Claude Opus 4.1
Initial impressions & performance
- Early testers report Opus 4.1 feels similar to Opus 4 in casual use: sometimes slightly better at coding and planning, but often slower and not obviously improved.
- Some users see noticeably better adherence to instructions and multi-step plans, especially in Claude Code and long troubleshooting sessions.
- Others say it performs worse than Opus 4.0 in Claude Code, with more mistakes and a “Sonnet-like” feel.
Benchmarks, versioning, and expectations
- Many note Anthropic’s own charts show only modest gains; some argue improvements look small enough to be noise or “one more training run.”
- Others point to specific coding benchmarks (e.g., “agentic coding,” junior dev evals) where 4.1’s jump is described as a full standard deviation and “a big improvement.”
- The minor version bump (4 → 4.1) is seen as signaling incremental, not transformative, progress; some lament a perceived slowdown in frontier-model leaps.
Opus vs Sonnet for coding
- Strong disagreement:
- One camp: Opus is clearly superior for complex reasoning, debugging, architecture, long unsupervised tasks, and big-picture analysis.
- Another camp: Sonnet is faster, cheaper, more predictable, and often “good enough” for interactive coding; some even call Sonnet “much better overall.”
- Common hybrid strategies:
- Opus for design, analysis, planning, or “plan mode”; Sonnet for implementation and routine edits.
- Use Sonnet by default, switch to Opus when Sonnet gets “stuck” or hallucinates.

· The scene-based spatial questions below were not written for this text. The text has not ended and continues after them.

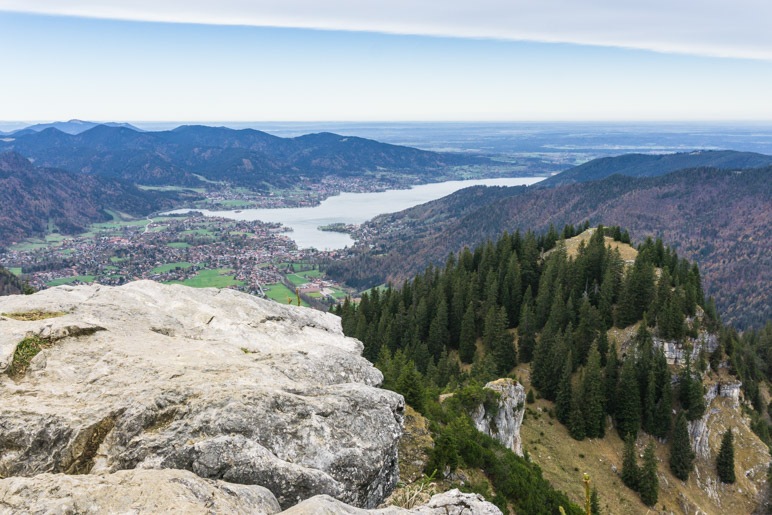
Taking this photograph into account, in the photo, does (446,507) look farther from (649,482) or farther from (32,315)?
(649,482)

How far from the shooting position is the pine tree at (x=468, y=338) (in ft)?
236

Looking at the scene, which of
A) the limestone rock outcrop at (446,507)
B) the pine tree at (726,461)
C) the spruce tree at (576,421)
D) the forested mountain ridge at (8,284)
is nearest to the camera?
the limestone rock outcrop at (446,507)

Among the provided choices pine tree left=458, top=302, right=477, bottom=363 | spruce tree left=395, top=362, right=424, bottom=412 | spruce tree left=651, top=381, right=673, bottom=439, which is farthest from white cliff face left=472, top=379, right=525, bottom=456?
pine tree left=458, top=302, right=477, bottom=363

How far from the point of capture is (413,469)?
19.7 meters

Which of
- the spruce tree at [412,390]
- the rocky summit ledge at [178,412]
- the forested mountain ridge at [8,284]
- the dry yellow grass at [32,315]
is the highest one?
the dry yellow grass at [32,315]

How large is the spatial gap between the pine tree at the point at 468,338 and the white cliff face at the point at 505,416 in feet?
84.9

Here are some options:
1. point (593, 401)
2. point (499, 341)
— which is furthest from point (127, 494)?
point (499, 341)

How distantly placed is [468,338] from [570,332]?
48.2 feet

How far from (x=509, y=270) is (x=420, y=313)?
1571 centimetres

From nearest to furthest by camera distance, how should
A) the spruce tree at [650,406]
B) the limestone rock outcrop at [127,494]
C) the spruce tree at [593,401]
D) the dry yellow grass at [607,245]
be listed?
1. the limestone rock outcrop at [127,494]
2. the spruce tree at [593,401]
3. the spruce tree at [650,406]
4. the dry yellow grass at [607,245]

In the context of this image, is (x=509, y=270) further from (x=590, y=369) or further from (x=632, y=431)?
(x=632, y=431)

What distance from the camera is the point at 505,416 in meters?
40.3

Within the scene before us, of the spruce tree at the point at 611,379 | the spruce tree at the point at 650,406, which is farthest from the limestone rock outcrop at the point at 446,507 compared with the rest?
the spruce tree at the point at 650,406

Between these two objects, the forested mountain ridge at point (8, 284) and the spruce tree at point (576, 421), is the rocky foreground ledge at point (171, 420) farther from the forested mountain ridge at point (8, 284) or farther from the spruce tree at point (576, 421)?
the forested mountain ridge at point (8, 284)
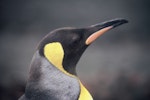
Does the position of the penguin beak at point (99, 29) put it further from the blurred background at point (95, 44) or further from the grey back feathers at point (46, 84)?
the blurred background at point (95, 44)

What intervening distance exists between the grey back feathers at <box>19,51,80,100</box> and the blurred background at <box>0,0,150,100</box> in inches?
57.8

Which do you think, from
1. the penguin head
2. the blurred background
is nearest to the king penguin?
the penguin head

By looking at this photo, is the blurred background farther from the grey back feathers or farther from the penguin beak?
the grey back feathers

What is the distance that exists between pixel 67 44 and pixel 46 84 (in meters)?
0.15

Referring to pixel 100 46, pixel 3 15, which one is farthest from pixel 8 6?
pixel 100 46

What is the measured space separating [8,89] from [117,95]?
676 millimetres

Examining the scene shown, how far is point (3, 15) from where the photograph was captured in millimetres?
3172

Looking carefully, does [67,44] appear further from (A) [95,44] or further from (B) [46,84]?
(A) [95,44]

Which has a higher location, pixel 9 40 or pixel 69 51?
pixel 69 51

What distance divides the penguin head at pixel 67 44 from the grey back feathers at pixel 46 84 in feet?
0.08

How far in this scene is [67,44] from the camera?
1670 millimetres

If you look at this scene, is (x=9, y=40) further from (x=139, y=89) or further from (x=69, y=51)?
(x=69, y=51)

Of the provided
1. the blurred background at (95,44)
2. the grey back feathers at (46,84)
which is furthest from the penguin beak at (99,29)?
the blurred background at (95,44)

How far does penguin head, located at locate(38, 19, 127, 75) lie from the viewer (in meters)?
1.63
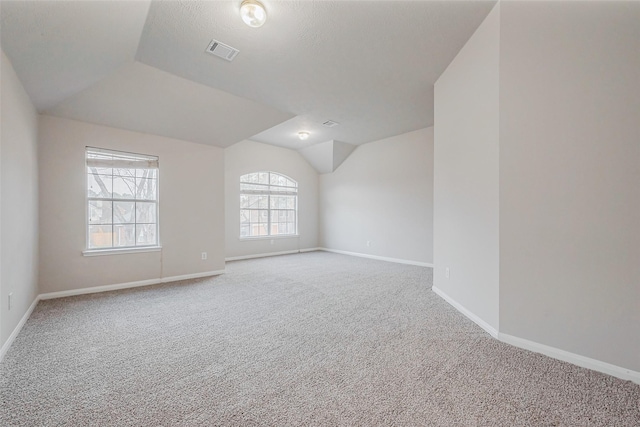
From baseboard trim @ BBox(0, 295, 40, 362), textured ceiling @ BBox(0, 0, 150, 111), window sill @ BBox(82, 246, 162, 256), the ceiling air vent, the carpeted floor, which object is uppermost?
the ceiling air vent

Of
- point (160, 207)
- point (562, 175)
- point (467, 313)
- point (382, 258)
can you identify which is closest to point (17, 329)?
point (160, 207)

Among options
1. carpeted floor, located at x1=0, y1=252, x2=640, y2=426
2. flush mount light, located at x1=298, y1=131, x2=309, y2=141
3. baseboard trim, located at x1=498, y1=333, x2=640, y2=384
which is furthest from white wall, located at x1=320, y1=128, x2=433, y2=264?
baseboard trim, located at x1=498, y1=333, x2=640, y2=384

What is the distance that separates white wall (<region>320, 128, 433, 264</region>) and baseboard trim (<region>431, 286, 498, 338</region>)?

- Several note Opus is “ridiculously overpriced” via API and only attractive under subscription plans.
Pricing, economics, and limits
- Heavy users complain Opus API costs and Claude Max usage caps make serious work difficult; some hit Opus limits within minutes.
- Others report excellent economics on Max plans when combined with caching and disciplined model selection; tools like
ccusageare used to estimate “real” API-equivalent spend. - Debate over whether Opus’s marginal quality gain justifies ~10x Sonnet’s price, especially when differences feel small in practice.
Release timing & competition
- Many notice multiple labs (Anthropic, OpenAI, others) releasing models within hours and interpret it as PR “counterprogramming,” not pure coincidence.
- Some speculate Anthropic’s teaser about “substantially larger improvements in the coming weeks” is partly defensive against an anticipated GPT-5 launch.
- Others with industry experience argue coordinated release-by-vibes is overstated: real launches take weeks of prep and are often queued, then timed for attention.
Claude Code, tools, and onboarding confusion
- There is extensive discussion that the ecosystem (Claude web, Claude Code CLI, API, third-party IDEs like Cursor/Cline/Copilot, multiple models/tiers) feels overwhelming to newcomers.
- Suggested “simple starts”:
- Pay for Claude Pro or Max and use Claude Code in a terminal, with your usual editor.
- Or install Cursor (VS Code-based) and switch between Sonnet/Opus there.
- Clarifications:
- Claude Code can be used via subscription or per-token billing and essentially wraps the API with an agentic, project-wide editing loop.
- Sub-agents in Claude Code are highlighted as powerful for isolating context, delegating sub-tasks, and combining models.
Quality regressions, slowness, and behavior
- Several users complain that:
- Opus 4.1 and Sonnet 4 feel slower at times.
- Sonnet’s style has drifted toward more filler, lists, and “sycophancy,” undermining earlier appeal.
- On some days, overall output quality feels degraded, with more flailing and less crisp reasoning.
- Others counter that expectations rise quickly, projects grow in size, and “context rot” or long sessions might explain perceived decline.
Benchmarks, reliability, and skepticism
- Some external benchmarks (e.g., LLM-to-SQL) reportedly do not show Opus 4.1 topping Opus 4.0, raising questions about Anthropic’s highlighted metrics.
- Users call for more rigorous, repeated, statistically sound benchmarking instead of single-run numbers and glossy charts.
- There is skepticism that frontier models may be overfitted to benchmark suites, reducing their value as indicators of real-world performance.
Openness and model strategy
- One thread criticizes Anthropic for never open-sourcing models, branding them “less open” than some competitors.
- Others note positives on “openness of behavior”: visible chain-of-thought in some settings, explicit “thinking budget,” and relatively low-friction API access compared to KYC-heavy rivals.
- No consensus emerges on whether this constitutes meaningful openness versus just better product ergonomics.
Productivity claims and limits
- Some report dramatic productivity boosts (2–10x) using Claude Code for refactors, test coverage, CI pipelines, and tech-debt cleanup; others argue such gains are overstated.
- A recurring theme: the new bottleneck is code review and trust. Reviewing AI-generated code (which you didn’t author) can be slower and cognitively heavier, capping real-world speedups.
- A few emphasize that large wins often come from using LLMs to tackle tasks previously too tedious to attempt at all, not just speeding up existing workflows.